### PROBLÈMES ET EXERCICES
1. Traduisez en anglais la phrase suivante, tirée de l'extrait : « L’information est de plus en plus une marchandise que chacun s’accapare pour des raisons politiques, économiques, personnelles. »
2. Recopiez fidèlement le passage de l'extrait qui commence par « Récit romanesque écrit » et se poursuit jusqu'à « Quels messages ? ».

### EXTRAIT SOURCE
──────────────────────────────

Récit romanesque écrit à la première personne, Un délicieux canard laquais [1] raconte l’impertinence et les réussites journalistiques, mais aussi les lâchetés et les compromissions de L’Exemplaire, prestigieux hebdomadaire satirique parisien. Toute ressemblance entre L’Exemplaire et les journaux qu’a traversés l’auteur, ancien journaliste à L’Équipe et au Canard enchaîné, « ne serait qu’une totale, absolue et désolante coïncidence », prévient l’éditeur en quatrième de couverture.
(...) Quels messages ?
J’ai essayé d’exprimer deux choses essentielles. L’information est de plus en plus une marchandise que chacun s’accapare pour des raisons politiques, économiques, personnelles. J’ai voulu raconter la dérive monarchique des journaux de gauche, qui sont moins respectueux des conventions collectives que ceux de droite. On ne signe jamais de contrat de travail au Canard enchaîné... Ce qui est parfaitement légal, le bulletin de salaire faisant office de contrat. J’occupais la fonction de patron de l’édition, mais sur ma fiche de paie figurait la simple mention journaliste. Pour justifier cette anomalie, la direction m’a expliqué que mon service était en auto gestion. Un service composé de trois anciens élèves d’une école que j’avais recrutés. La hiérarchie ne faisait donc aucun doute. On était loin de l’autogestion.
Des pratiques sociales peu exemplaires en somme...

──────────────────────────────

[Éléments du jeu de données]
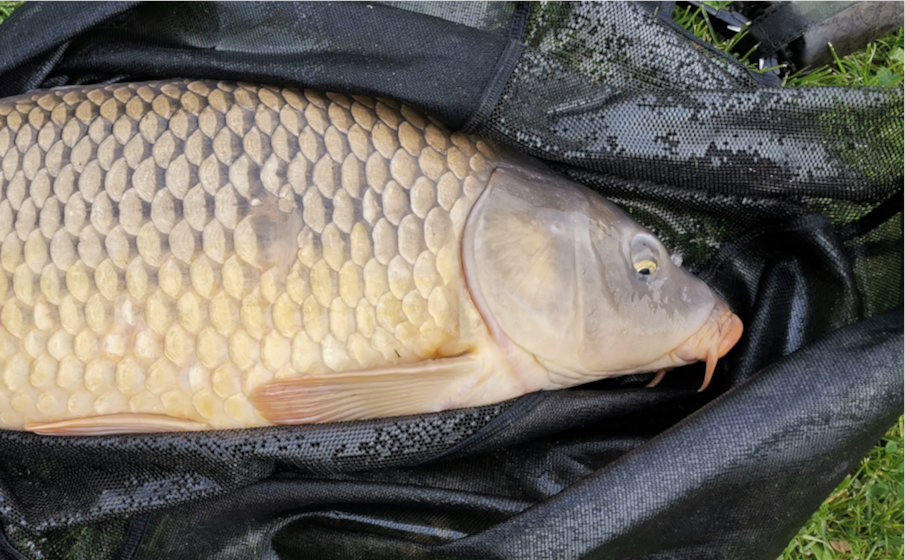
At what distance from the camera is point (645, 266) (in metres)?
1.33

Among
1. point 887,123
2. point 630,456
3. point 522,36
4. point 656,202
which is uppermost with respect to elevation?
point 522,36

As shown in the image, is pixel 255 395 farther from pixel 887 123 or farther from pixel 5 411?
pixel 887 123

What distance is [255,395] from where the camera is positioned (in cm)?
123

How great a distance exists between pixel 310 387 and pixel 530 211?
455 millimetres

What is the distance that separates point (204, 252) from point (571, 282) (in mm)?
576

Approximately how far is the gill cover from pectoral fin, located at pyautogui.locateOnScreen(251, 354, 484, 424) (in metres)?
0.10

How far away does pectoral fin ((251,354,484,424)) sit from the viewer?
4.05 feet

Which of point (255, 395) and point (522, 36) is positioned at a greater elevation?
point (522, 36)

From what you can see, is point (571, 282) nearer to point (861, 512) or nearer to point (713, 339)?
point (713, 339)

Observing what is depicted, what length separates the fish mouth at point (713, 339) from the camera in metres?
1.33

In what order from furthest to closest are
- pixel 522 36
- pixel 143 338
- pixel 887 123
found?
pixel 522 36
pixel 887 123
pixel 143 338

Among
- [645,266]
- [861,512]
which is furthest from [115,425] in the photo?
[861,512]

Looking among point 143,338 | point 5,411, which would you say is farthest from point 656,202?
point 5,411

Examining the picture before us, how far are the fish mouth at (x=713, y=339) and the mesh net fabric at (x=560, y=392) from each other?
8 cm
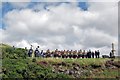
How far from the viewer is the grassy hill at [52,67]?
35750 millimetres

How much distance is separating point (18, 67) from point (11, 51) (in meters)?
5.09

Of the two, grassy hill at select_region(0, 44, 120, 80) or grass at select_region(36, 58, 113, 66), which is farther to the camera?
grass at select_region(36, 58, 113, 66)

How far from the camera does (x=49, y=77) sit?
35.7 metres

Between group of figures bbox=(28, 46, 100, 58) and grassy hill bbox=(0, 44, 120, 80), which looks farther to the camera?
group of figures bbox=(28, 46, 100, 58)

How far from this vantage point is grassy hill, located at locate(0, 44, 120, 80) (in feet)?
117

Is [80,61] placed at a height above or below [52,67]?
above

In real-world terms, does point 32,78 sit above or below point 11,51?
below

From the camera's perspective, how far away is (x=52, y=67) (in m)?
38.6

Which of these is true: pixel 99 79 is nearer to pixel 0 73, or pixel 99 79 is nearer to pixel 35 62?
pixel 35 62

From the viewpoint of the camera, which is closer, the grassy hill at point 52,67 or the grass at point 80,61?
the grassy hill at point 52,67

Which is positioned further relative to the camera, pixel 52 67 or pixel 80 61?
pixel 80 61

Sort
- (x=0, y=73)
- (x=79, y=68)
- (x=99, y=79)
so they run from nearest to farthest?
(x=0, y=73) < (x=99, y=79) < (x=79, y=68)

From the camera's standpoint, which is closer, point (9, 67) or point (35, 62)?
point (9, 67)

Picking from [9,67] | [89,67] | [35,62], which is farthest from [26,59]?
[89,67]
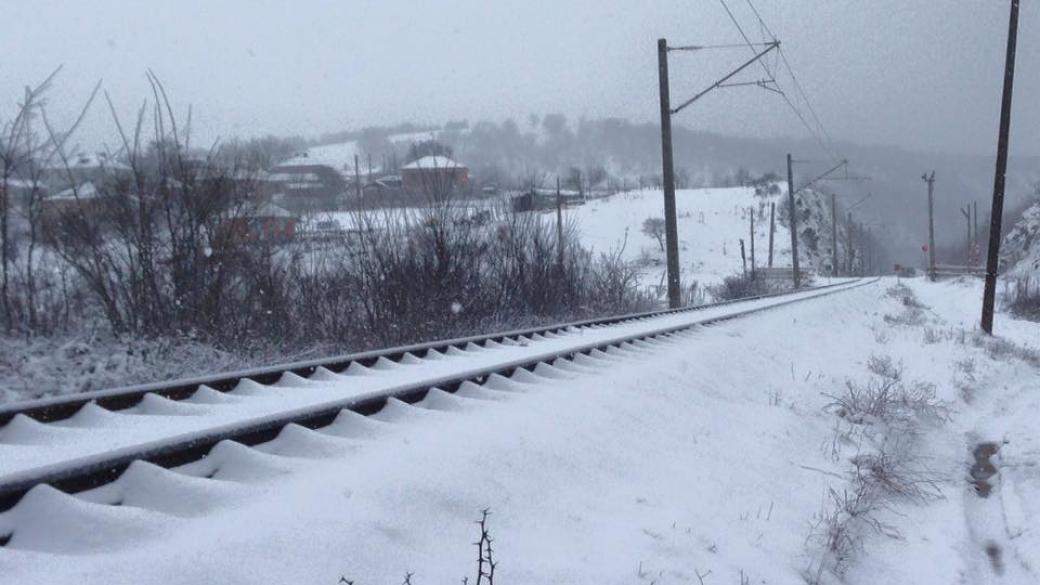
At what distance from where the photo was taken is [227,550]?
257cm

──────────────────────────────

### CORRIGÉ DES EXERCICES
1. Information is increasingly a commodity that everyone grabs for themselves for political, economic, personal reasons.

2.
Récit romanesque écrit à la première personne, Un délicieux canard laquais [1] raconte l’impertinence et les réussites journalistiques, mais aussi les lâchetés et les compromissions de L’Exemplaire, prestigieux hebdomadaire satirique parisien. Toute ressemblance entre L’Exemplaire et les journaux qu’a traversés l’auteur, ancien journaliste à L’Équipe et au Canard enchaîné, « ne serait qu’une totale, absolue et désolante coïncidence », prévient l’éditeur en quatrième de couverture.
(...) Quels messages ?